Seconda vittoria consecutiva della Cremonese che espugna il Piola con una prova tutta sostanza e concretezza. Torna Ujkani tra i pali e non c’è Croce a centrocampo, è Cavion ad agire da mezzala sinistra. Dal canto suo Grassadonia si affida ancora al 3-5-2 ma cambia diversi interpreti rispetto alle aspettative della vigilia.
La prima occasione della sfida capita sulla testa di Canini che non trova lo specchio della porta (5′). Grigiorossi in vantaggio con Pesce che recupera palla nei pressi del centrocampo, va in progressione e con un sinistro potente batte Nobile, complice anche una deviazione di Jidayi (8′).
La Pro Vercelli tenta la reazione e arriva dalle parti di Ujkani con Raicevic e Altobelli a cavallo del quarto d’ora senza però impensierire il portiere.

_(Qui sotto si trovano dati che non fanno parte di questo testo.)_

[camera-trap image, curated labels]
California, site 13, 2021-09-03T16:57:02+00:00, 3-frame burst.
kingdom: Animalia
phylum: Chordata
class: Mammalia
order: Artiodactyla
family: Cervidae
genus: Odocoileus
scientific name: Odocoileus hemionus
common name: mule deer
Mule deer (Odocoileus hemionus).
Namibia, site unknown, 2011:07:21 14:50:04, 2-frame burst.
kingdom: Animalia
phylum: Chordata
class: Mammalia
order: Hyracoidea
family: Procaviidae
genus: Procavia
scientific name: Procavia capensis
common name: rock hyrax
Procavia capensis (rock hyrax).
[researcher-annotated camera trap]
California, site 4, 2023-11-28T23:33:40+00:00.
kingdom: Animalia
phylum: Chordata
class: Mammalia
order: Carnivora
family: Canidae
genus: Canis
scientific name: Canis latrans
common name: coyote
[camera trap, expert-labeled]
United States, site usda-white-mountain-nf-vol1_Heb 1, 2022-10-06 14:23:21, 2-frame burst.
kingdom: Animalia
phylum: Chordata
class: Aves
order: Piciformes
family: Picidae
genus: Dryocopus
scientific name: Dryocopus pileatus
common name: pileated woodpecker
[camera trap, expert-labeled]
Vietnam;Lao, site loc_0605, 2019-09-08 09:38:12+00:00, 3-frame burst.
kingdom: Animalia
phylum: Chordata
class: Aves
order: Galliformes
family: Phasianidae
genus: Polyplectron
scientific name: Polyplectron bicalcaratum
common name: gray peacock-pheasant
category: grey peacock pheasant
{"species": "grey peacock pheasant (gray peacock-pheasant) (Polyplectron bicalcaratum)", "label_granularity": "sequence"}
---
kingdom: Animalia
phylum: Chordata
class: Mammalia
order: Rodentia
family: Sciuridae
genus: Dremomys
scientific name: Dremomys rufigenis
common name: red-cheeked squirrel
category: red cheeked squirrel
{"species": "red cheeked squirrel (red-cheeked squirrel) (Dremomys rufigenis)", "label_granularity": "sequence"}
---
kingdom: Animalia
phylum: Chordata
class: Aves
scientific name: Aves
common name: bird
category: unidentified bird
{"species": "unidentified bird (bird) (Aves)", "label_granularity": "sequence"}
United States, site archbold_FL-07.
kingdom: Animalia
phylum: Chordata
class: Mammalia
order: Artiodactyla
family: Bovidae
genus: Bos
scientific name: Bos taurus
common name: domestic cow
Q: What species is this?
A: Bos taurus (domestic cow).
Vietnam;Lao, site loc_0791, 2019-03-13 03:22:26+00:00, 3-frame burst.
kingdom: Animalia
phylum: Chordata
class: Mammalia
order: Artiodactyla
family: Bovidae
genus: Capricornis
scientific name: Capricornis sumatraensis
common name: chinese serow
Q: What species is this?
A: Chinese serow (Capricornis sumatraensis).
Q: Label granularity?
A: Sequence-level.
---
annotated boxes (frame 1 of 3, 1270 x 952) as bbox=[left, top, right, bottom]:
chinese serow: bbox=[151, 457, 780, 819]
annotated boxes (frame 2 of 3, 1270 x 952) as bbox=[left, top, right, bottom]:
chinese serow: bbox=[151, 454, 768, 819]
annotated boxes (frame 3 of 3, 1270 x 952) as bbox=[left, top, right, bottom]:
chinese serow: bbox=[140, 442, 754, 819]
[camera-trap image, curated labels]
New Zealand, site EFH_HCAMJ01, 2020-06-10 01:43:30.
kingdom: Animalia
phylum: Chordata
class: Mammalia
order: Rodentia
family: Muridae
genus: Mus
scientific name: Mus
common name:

Al 34′ decisivo Almici nel deviare in angolo il sinistro di Mammarella. Tre minuti dopo Mokulu impegna Nobile, la Cremo resta in attacco e Brighenti devia in rete un tiro di Cavion siglando il raddoppio. A tempo scaduto gol annullato a Mokulu che a giudizio dell’arbitro toglie fallosamente palla a Nobile.

Nel secondo tempo la Cremo gestisce senza rinunciare ad attaccare. Al 12′ Piccolo impegna il portiere vercellese. Alla mezz’ora un contropiede di Mokulu scuote il Piola: l’attaccante va in progressione, salta un difensore e costringe Nobile ad una parata difficoltosa. La Pro alza il baricentro, la Cremo stringe i denti e si salva anche grazie a due recuperi provvidenziali di Renzetti e, soprattutto, Canini. I grigiorossi chiudono i conti con la mezza rovesciata di Cavion che insacca un cross perfetto di Almici e raccoglie la standing ovation del Piola. La Pro Vercelli accorcia le distanze allo scadere dei 90′ con Firenze che batte Ujkani dal dischetto, dopo che lo stesso centrocampista si era guadagnato il rigore subendo fallo da Canini. C’è spazio per l’ultima emozione confezionata sull’asse Paulinho-Mokulu, con l’attaccante belga che supera ancora una volta Nobile.